* Required work
The response must reproduce every record below without alteration.

[Opening Dataset extract section]

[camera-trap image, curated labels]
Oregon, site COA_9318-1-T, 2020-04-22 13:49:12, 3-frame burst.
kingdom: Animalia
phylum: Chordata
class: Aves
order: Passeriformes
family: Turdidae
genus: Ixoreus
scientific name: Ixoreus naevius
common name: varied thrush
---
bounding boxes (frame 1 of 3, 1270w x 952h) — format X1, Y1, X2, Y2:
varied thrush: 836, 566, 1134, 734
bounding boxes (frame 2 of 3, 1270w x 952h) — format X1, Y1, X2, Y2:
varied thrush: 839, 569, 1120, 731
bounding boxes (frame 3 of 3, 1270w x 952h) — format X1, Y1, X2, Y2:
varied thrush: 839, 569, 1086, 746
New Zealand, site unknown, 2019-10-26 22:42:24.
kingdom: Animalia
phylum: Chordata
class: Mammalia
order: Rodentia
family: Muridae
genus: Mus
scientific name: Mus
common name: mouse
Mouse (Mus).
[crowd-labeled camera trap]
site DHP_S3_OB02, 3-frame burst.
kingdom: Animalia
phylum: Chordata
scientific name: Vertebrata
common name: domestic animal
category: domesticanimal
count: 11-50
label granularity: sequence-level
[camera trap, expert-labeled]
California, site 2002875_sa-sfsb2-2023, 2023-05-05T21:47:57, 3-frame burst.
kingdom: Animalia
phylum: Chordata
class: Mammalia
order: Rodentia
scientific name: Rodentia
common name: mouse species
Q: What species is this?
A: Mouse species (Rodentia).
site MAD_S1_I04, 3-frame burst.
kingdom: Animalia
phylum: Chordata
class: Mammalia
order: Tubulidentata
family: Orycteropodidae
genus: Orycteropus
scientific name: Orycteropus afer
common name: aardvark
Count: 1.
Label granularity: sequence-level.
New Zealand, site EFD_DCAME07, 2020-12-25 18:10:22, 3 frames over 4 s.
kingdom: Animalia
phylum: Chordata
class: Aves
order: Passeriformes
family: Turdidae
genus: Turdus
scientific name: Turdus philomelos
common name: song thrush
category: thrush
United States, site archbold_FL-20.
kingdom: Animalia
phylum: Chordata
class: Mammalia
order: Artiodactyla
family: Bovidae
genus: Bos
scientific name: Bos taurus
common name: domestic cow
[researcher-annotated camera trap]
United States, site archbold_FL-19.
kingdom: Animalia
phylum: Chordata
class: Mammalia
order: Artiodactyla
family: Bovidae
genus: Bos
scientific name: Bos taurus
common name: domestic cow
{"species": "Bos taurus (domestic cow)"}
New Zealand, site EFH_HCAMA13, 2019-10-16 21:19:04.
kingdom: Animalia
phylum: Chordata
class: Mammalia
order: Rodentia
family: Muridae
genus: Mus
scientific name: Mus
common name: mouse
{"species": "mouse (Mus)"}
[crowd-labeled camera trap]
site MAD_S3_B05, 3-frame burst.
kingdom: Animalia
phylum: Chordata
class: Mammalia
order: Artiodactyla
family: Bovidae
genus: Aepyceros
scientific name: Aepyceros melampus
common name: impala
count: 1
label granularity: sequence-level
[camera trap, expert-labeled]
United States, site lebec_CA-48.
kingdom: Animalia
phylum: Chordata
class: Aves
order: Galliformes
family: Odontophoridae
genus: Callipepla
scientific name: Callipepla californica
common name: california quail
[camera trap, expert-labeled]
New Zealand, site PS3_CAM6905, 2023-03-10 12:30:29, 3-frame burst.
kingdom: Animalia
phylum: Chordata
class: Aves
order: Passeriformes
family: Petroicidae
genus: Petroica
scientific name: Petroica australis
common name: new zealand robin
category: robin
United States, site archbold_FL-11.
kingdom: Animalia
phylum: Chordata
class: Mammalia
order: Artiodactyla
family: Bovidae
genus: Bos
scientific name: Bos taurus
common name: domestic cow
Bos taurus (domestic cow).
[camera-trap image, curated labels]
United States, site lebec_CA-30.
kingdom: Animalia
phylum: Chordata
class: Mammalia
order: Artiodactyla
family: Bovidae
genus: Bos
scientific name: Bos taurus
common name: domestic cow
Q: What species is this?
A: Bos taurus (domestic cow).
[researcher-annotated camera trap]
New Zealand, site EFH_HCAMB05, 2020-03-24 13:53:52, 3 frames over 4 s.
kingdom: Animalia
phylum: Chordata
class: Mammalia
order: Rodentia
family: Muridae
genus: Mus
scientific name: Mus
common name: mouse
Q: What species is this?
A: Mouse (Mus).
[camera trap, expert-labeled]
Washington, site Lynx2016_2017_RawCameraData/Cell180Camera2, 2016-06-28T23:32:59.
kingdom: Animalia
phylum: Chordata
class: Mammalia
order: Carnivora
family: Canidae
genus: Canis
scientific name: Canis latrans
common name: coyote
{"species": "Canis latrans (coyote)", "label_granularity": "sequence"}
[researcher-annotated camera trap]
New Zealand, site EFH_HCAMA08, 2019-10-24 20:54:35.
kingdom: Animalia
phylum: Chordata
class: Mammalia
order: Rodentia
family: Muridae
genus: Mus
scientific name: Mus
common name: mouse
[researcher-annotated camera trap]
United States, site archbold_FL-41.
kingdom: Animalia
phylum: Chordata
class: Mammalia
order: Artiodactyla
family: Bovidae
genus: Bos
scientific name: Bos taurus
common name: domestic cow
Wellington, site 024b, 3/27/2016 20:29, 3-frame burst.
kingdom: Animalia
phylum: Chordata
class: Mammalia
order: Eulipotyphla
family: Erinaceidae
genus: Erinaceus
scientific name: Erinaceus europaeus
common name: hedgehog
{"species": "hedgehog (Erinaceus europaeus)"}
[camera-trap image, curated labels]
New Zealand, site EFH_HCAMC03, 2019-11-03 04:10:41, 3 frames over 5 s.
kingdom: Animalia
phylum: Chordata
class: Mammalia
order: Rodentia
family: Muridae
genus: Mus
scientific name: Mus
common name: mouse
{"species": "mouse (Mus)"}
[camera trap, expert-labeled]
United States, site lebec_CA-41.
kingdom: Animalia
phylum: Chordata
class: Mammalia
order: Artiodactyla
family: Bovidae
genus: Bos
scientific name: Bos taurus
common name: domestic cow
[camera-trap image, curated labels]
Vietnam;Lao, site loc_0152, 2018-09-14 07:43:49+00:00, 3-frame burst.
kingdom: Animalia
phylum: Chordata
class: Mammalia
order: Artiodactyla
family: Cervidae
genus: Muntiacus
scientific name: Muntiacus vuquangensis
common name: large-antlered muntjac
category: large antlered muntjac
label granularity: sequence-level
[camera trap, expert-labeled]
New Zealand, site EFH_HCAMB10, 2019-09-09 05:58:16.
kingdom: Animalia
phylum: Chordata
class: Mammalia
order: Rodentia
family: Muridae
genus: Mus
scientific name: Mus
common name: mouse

[Closing Dataset extract section]

* Solution for this exercise
[camera-trap image, curated labels]
Oregon, site COA_9318-1-T, 2020-04-22 13:49:12, 3-frame burst.
kingdom: Animalia
phylum: Chordata
class: Aves
order: Passeriformes
family: Turdidae
genus: Ixoreus
scientific name: Ixoreus naevius
common name: varied thrush
---
bounding boxes (frame 1 of 3, 1270w x 952h) — format X1, Y1, X2, Y2:
varied thrush: 836, 566, 1134, 734
bounding boxes (frame 2 of 3, 1270w x 952h) — format X1, Y1, X2, Y2:
varied thrush: 839, 569, 1120, 731
bounding boxes (frame 3 of 3, 1270w x 952h) — format X1, Y1, X2, Y2:
varied thrush: 839, 569, 1086, 746
New Zealand, site unknown, 2019-10-26 22:42:24.
kingdom: Animalia
phylum: Chordata
class: Mammalia
order: Rodentia
family: Muridae
genus: Mus
scientific name: Mus
common name: mouse
Mouse (Mus).
[crowd-labeled camera trap]
site DHP_S3_OB02, 3-frame burst.
kingdom: Animalia
phylum: Chordata
scientific name: Vertebrata
common name: domestic animal
category: domesticanimal
count: 11-50
label granularity: sequence-level
[camera trap, expert-labeled]
California, site 2002875_sa-sfsb2-2023, 2023-05-05T21:47:57, 3-frame burst.
kingdom: Animalia
phylum: Chordata
class: Mammalia
order: Rodentia
scientific name: Rodentia
common name: mouse species
Q: What species is this?
A: Mouse species (Rodentia).
site MAD_S1_I04, 3-frame burst.
kingdom: Animalia
phylum: Chordata
class: Mammalia
order: Tubulidentata
family: Orycteropodidae
genus: Orycteropus
scientific name: Orycteropus afer
common name: aardvark
Count: 1.
Label granularity: sequence-level.
New Zealand, site EFD_DCAME07, 2020-12-25 18:10:22, 3 frames over 4 s.
kingdom: Animalia
phylum: Chordata
class: Aves
order: Passeriformes
family: Turdidae
genus: Turdus
scientific name: Turdus philomelos
common name: song thrush
category: thrush
United States, site archbold_FL-20.
kingdom: Animalia
phylum: Chordata
class: Mammalia
order: Artiodactyla
family: Bovidae
genus: Bos
scientific name: Bos taurus
common name: domestic cow
[researcher-annotated camera trap]
United States, site archbold_FL-19.
kingdom: Animalia
phylum: Chordata
class: Mammalia
order: Artiodactyla
family: Bovidae
genus: Bos
scientific name: Bos taurus
common name: domestic cow
{"species": "Bos taurus (domestic cow)"}
New Zealand, site EFH_HCAMA13, 2019-10-16 21:19:04.
kingdom: Animalia
phylum: Chordata
class: Mammalia
order: Rodentia
family: Muridae
genus: Mus
scientific name: Mus
common name: mouse
{"species": "mouse (Mus)"}
[crowd-labeled camera trap]
site MAD_S3_B05, 3-frame burst.
kingdom: Animalia
phylum: Chordata
class: Mammalia
order: Artiodactyla
family: Bovidae
genus: Aepyceros
scientific name: Aepyceros melampus
common name: impala
count: 1
label granularity: sequence-level
[camera trap, expert-labeled]
United States, site lebec_CA-48.
kingdom: Animalia
phylum: Chordata
class: Aves
order: Galliformes
family: Odontophoridae
genus: Callipepla
scientific name: Callipepla californica
common name: california quail
[camera trap, expert-labeled]
New Zealand, site PS3_CAM6905, 2023-03-10 12:30:29, 3-frame burst.
kingdom: Animalia
phylum: Chordata
class: Aves
order: Passeriformes
family: Petroicidae
genus: Petroica
scientific name: Petroica australis
common name: new zealand robin
category: robin
United States, site archbold_FL-11.
kingdom: Animalia
phylum: Chordata
class: Mammalia
order: Artiodactyla
family: Bovidae
genus: Bos
scientific name: Bos taurus
common name: domestic cow
Bos taurus (domestic cow).
[camera-trap image, curated labels]
United States, site lebec_CA-30.
kingdom: Animalia
phylum: Chordata
class: Mammalia
order: Artiodactyla
family: Bovidae
genus: Bos
scientific name: Bos taurus
common name: domestic cow
Q: What species is this?
A: Bos taurus (domestic cow).
[researcher-annotated camera trap]
New Zealand, site EFH_HCAMB05, 2020-03-24 13:53:52, 3 frames over 4 s.
kingdom: Animalia
phylum: Chordata
class: Mammalia
order: Rodentia
family: Muridae
genus: Mus
scientific name: Mus
common name: mouse
Q: What species is this?
A: Mouse (Mus).
[camera trap, expert-labeled]
Washington, site Lynx2016_2017_RawCameraData/Cell180Camera2, 2016-06-28T23:32:59.
kingdom: Animalia
phylum: Chordata
class: Mammalia
order: Carnivora
family: Canidae
genus: Canis
scientific name: Canis latrans
common name: coyote
{"species": "Canis latrans (coyote)", "label_granularity": "sequence"}
[researcher-annotated camera trap]
New Zealand, site EFH_HCAMA08, 2019-10-24 20:54:35.
kingdom: Animalia
phylum: Chordata
class: Mammalia
order: Rodentia
family: Muridae
genus: Mus
scientific name: Mus
common name: mouse
[researcher-annotated camera trap]
United States, site archbold_FL-41.
kingdom: Animalia
phylum: Chordata
class: Mammalia
order: Artiodactyla
family: Bovidae
genus: Bos
scientific name: Bos taurus
common name: domestic cow
Wellington, site 024b, 3/27/2016 20:29, 3-frame burst.
kingdom: Animalia
phylum: Chordata
class: Mammalia
order: Eulipotyphla
family: Erinaceidae
genus: Erinaceus
scientific name: Erinaceus europaeus
common name: hedgehog
{"species": "hedgehog (Erinaceus europaeus)"}
[camera-trap image, curated labels]
New Zealand, site EFH_HCAMC03, 2019-11-03 04:10:41, 3 frames over 5 s.
kingdom: Animalia
phylum: Chordata
class: Mammalia
order: Rodentia
family: Muridae
genus: Mus
scientific name: Mus
common name: mouse
{"species": "mouse (Mus)"}
[camera trap, expert-labeled]
United States, site lebec_CA-41.
kingdom: Animalia
phylum: Chordata
class: Mammalia
order: Artiodactyla
family: Bovidae
genus: Bos
scientific name: Bos taurus
common name: domestic cow
[camera-trap image, curated labels]
Vietnam;Lao, site loc_0152, 2018-09-14 07:43:49+00:00, 3-frame burst.
kingdom: Animalia
phylum: Chordata
class: Mammalia
order: Artiodactyla
family: Cervidae
genus: Muntiacus
scientific name: Muntiacus vuquangensis
common name: large-antlered muntjac
category: large antlered muntjac
label granularity: sequence-level
[camera trap, expert-labeled]
New Zealand, site EFH_HCAMB10, 2019-09-09 05:58:16.
kingdom: Animalia
phylum: Chordata
class: Mammalia
order: Rodentia
family: Muridae
genus: Mus
scientific name: Mus
common name: mouse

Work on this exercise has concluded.